Jeff Bezos, founder and chief executive of Amazon, recently announced that he will transfer a percentage of the company’s stock to his wife, Mackenzie. This transaction involves holdings estimated at more than $35 billion. According to the trades, while still pending, the Bezos divorce settlement will likely be the largest in world history.

Of importance, this was promptly accomplished under difficult circumstances. In a statement posted to his Twitter account, Jeff Bezos said:

In all our work together, Mackenzie’s abilities have been on full display. She has been an extraordinary partner, ally, and mother Mackenzie posted a tweet of her own, saying, “Grateful to have finished the process of dissolving my marriage with Jeff from each other. … Happy to be giving him all my interests in the Washington Post and Blue Origin, and 75% of our Amazon stock plus voting control of my shares to support his continued contributions with the teams of these incredible companies.

Jeff and Mackenzie’s decision is an example of parties who with dignity resolved their dispute notwithstanding the amount involved and the background that led to the separation.

In this regard, tabloids reported intimate text messages between Bezos and TV anchor Lauren Sanchez, bringing into the public domain private information. Others have extensively written about this. Often “revelations’ of this kind lead to ugly legal fights that negatively impact the lives of those involved. Minor and adult children are impacted. Sadly, lawyers often fail to counsel their clients on how best to resolve economic disputes, and parties spend hundreds of thousands of dollars, if not millions of dollars, attempting to appease the emotional overlay of a family in disarray. Although this writer is unaware of the legal theories that could have led to the Bezos family becoming involved in expensive litigation, to the credit of the parties here, they agreed with excellent counsel to put emotions aside and enter into a settlement that saved the family the emotional and economic cost of formal litigation. Sadly, this is the exception to the general rule.

In my practice, I often learn of cases where parties devote substantial financial resources and emotional energy conducting discovery and investigation to prepare for an eventual trial date. In situations where businesses must be characterized as separate or joint property or apportioned, discovery is necessary. There are also situations where property has been hidden and investigation is required. In addition, where real property is in dispute, appraisals are necessary. In other words, certain fact patterns necessitate limited discovery. But to what end and extent? In counseling my clients, I try to determine which party is the “hurt” party and how that party may impact resolution. A lawyer should never forget that he or she is also a counselor and attempt to put the entire divorce process into context for the client who wants to “destroy” the other party.

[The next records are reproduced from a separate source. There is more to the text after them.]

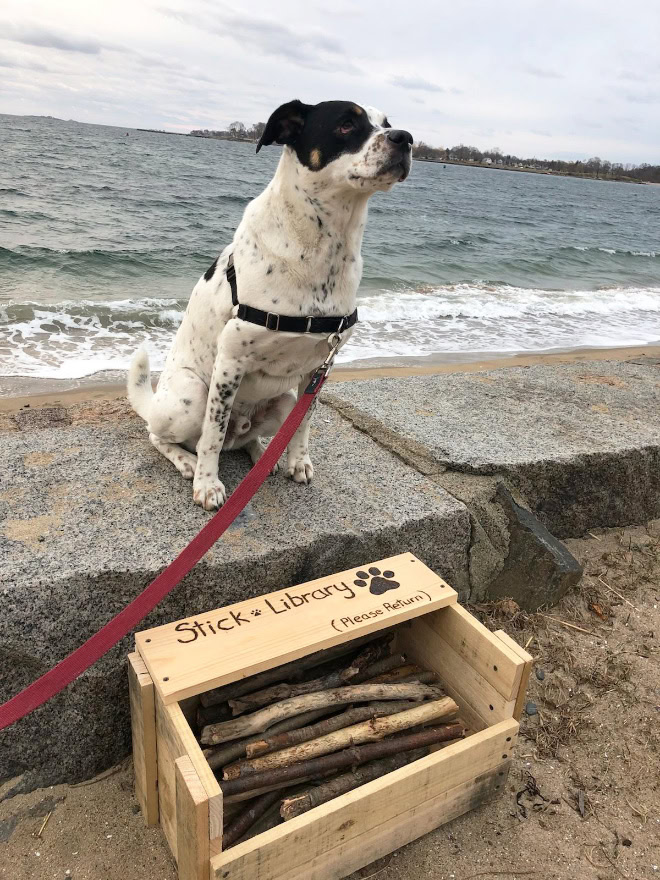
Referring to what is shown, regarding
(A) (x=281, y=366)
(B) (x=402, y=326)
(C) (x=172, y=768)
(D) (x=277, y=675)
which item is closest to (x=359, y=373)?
(B) (x=402, y=326)

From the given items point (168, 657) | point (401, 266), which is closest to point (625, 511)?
point (168, 657)

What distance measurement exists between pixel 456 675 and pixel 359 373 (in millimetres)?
5071

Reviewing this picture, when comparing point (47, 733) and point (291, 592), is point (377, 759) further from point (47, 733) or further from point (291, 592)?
point (47, 733)

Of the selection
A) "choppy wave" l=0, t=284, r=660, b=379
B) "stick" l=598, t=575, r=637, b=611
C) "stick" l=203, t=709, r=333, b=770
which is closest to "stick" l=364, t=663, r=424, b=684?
"stick" l=203, t=709, r=333, b=770

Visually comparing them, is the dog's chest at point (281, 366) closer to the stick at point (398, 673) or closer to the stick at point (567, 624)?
the stick at point (398, 673)

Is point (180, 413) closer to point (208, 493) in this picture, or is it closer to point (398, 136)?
point (208, 493)

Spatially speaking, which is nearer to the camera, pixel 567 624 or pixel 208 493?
pixel 208 493

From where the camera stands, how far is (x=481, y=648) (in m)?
2.19

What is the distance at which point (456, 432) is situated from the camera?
11.9ft

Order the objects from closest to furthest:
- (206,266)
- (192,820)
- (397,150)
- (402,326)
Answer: (192,820) → (397,150) → (402,326) → (206,266)

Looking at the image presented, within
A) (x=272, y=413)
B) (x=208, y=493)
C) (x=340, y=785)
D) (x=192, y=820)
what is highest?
(x=272, y=413)

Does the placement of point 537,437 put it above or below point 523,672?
above

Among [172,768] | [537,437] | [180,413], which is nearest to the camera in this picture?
[172,768]

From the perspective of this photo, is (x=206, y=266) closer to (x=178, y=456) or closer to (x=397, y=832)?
(x=178, y=456)
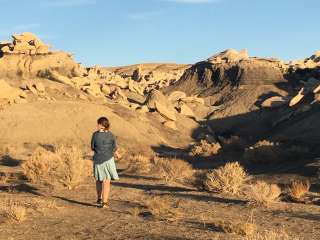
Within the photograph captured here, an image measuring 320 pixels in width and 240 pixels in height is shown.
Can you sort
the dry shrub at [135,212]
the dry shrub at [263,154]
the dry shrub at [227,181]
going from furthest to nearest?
the dry shrub at [263,154] < the dry shrub at [227,181] < the dry shrub at [135,212]

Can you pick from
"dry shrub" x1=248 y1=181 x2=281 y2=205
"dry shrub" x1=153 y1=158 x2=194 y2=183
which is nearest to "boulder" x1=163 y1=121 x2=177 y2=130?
"dry shrub" x1=153 y1=158 x2=194 y2=183

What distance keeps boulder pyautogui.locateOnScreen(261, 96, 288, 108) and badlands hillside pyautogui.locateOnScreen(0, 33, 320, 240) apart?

Most jurisdictions require parties to engage in mediation before a trial commences. However, mediation is not mandatory until a few weeks before a trial is scheduled to begin. During mediation, a skilled mediator explains to the parties the pros and cons of proceeding to trial and at some point, during the mediation one or both parties ask: “Why did we go through costly pre-trial litigation when we could have worked out our differences in mediation?” The simple answer is emotions motivated one or both parties during the beginning of the divorce. In other words, one or both of the parties were not ready to explore settlement. This writer is of the opinion those involved in divorce should learn from the example set by the Bezos family who calmly settled their dispute with dignity and respect.